* PASSAGE TO READ:
-- -- --
Lynn Alexander as a little girl in her mom’s arms.

Lynn Alexander as a little girl in her mom’s arms.

Guts to Do a Tri, Guts to Take Career Risks

Alexander took part in one of the earliest years of the Tri with a group of WEX women. She participated as an individual, which meant she was responsible for completing all three legs of the race. About the Tri, Alexander says it was “Inspiring and emotional at the same time. I don’t think there’s anything like it. At least in the state of Maine. It was an incredibly moving experience, for many reasons.” 

Lynn Alexander, with her husband James Alexander, after completing Maine’s Tri for a Cure in 2011

Lynn Alexander, with her husband, James Alexander, after completing Maine’s Tri for a Cure in 2011

Committing to a triathlon takes guts. It’s clear from talking to Alexander that she doesn’t allow fear to stop her from attaining her goals. “Some of the absolute best things I’ve ever done, the ones with the biggest payoff, have resulted from the scariest decisions I’ve had to make.  If I could, I would tell my 18-year-old self to take smart risks and try the things you’re most afraid of doing.”  She goes on to describe a risk she took at WEX that she feels was pivotal to her growth as an employee: “One of the most memorable decisions I had to make was related to the story I told earlier about how I spent 10-12 years building out the fraud department. That was my comfort zone. I knew the position inside and out. I knew the function inside and out. But I was looking for something more. So, my head was telling me to figure out how to continue to grow my career. Everybody gets comfortable in their zone so when I was offered the opportunity to make that leap into something completely different it was incredibly scary at the time. Everything in me was holding me back and saying no, stay with what you know and what you know you’re good at and that imposter syndrome really set in where there was some fear that I would not be successful but I pushed through it, made the leap and I’m so glad I did.”

Alexander’s wisdom and work ethic, her focus on training and sharing knowledge, make her an exceptionally valuable member of WEX’s team. We’re so glad she made that decision 26 years ago to put down roots here in Maine, and create a career for herself here with us at WEX.
-- -- --
* QUESTIONS ON THE MATERIAL:
1 - According to the Lynn Alexander profile, how many years did Alexander spend building out the fraud department?
2 - For each statement, say yes or no depending on whether the Lynn Alexander profile agrees with it, and quote the words of the profile that decide it.
(a) Alexander took part in the Tri as part of a relay team rather than as an individual.
(b) Alexander says she would advise her 18-year-old self to take smart risks.
(c) A caption places Alexander with her husband, James Alexander, after completing Maine's Tri for a Cure in 2011.

* SOURCE MATERIAL:
-- -- --
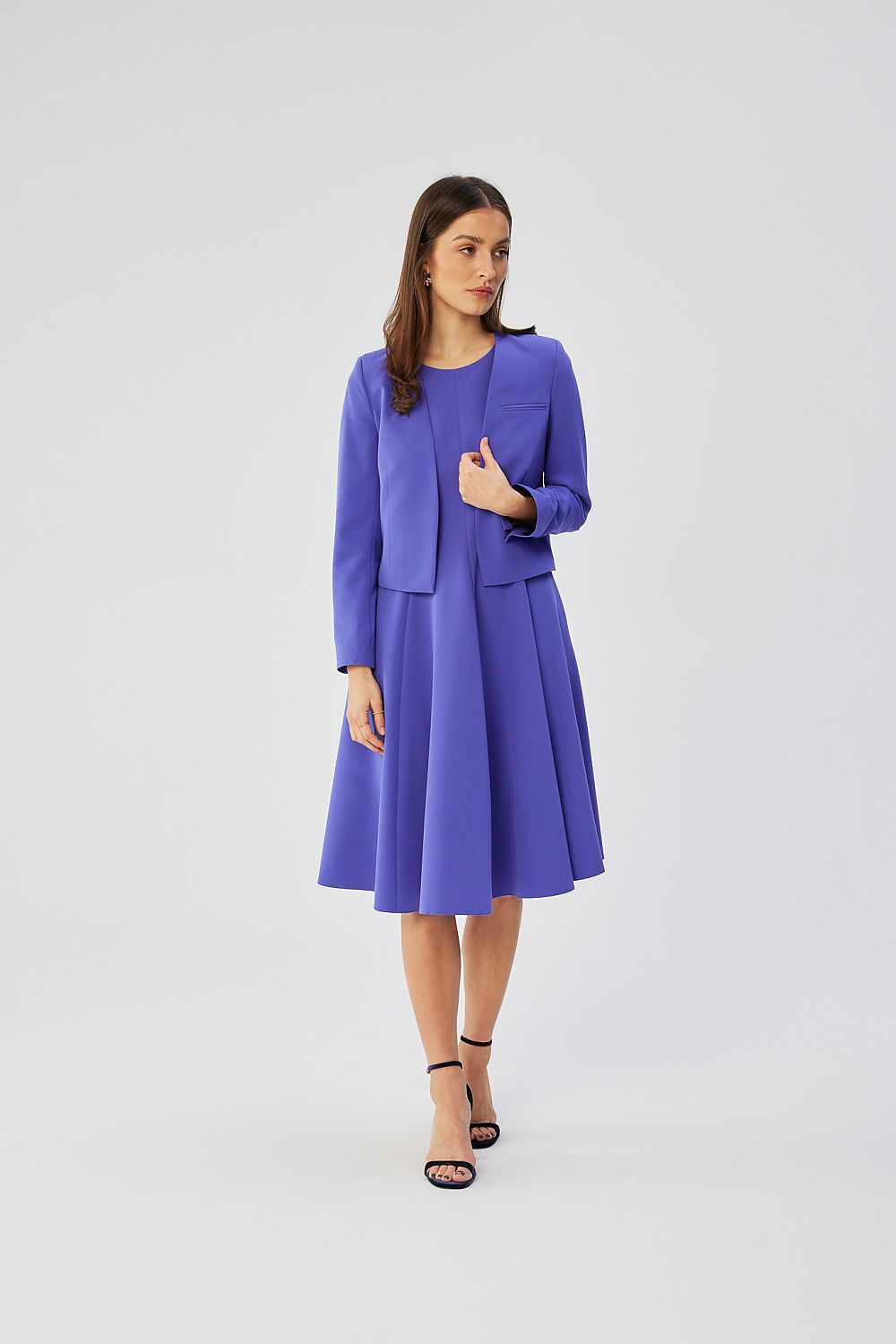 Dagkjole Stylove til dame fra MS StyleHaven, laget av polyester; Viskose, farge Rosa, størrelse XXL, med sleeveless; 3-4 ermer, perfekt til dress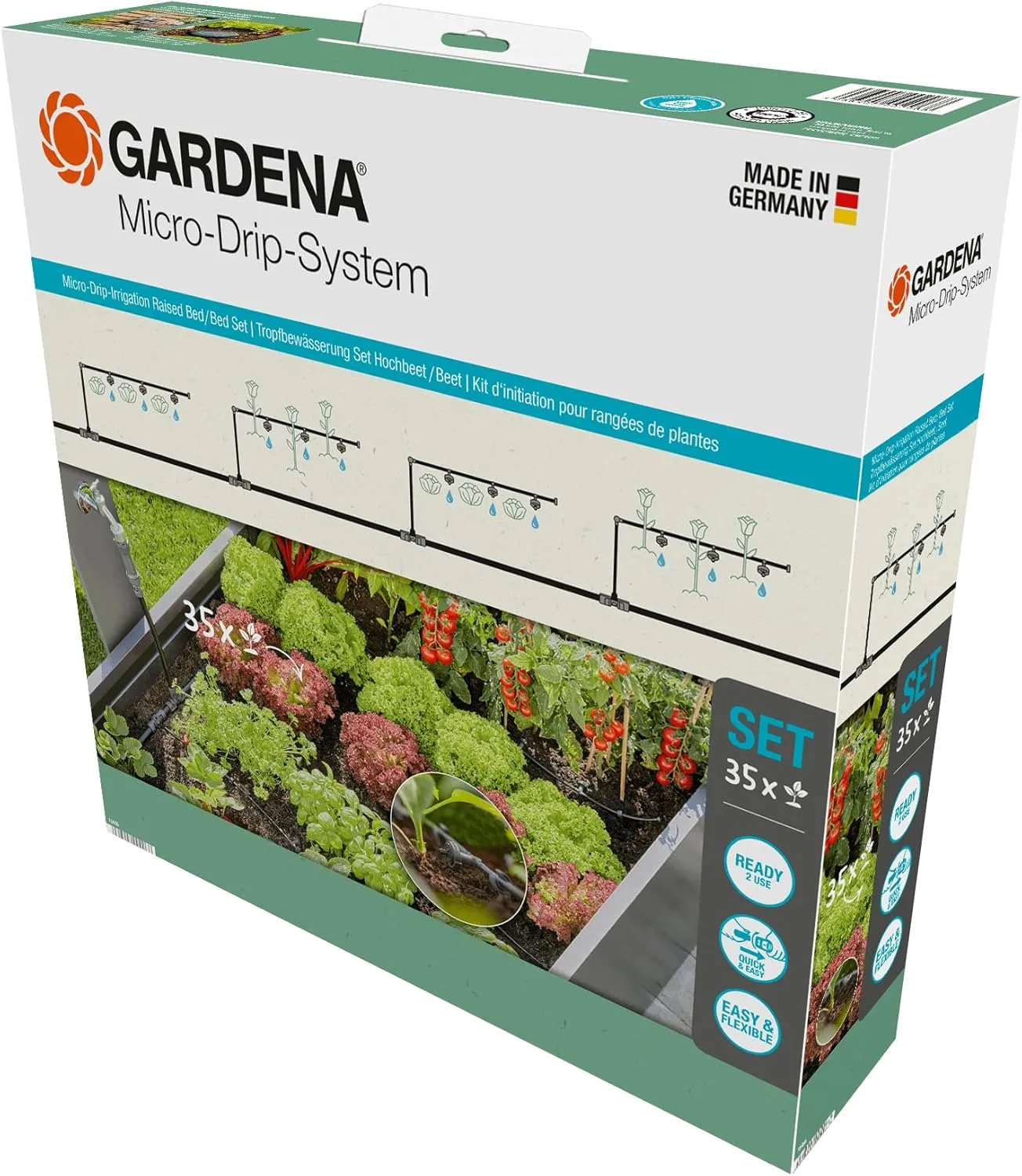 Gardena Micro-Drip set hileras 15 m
-- -- --
* LIST OF SOLUTIONS:
1 - 10 to 12 years.

2 -
(a) No: "She participated as an individual, which meant she was responsible for completing all three legs of the race."
(b) Yes: "If I could, I would tell my 18-year-old self to take smart risks and try the things you’re most afraid of doing."
(c) Yes: "Lynn Alexander, with her husband, James Alexander, after completing Maine’s Tri for a Cure in 2011"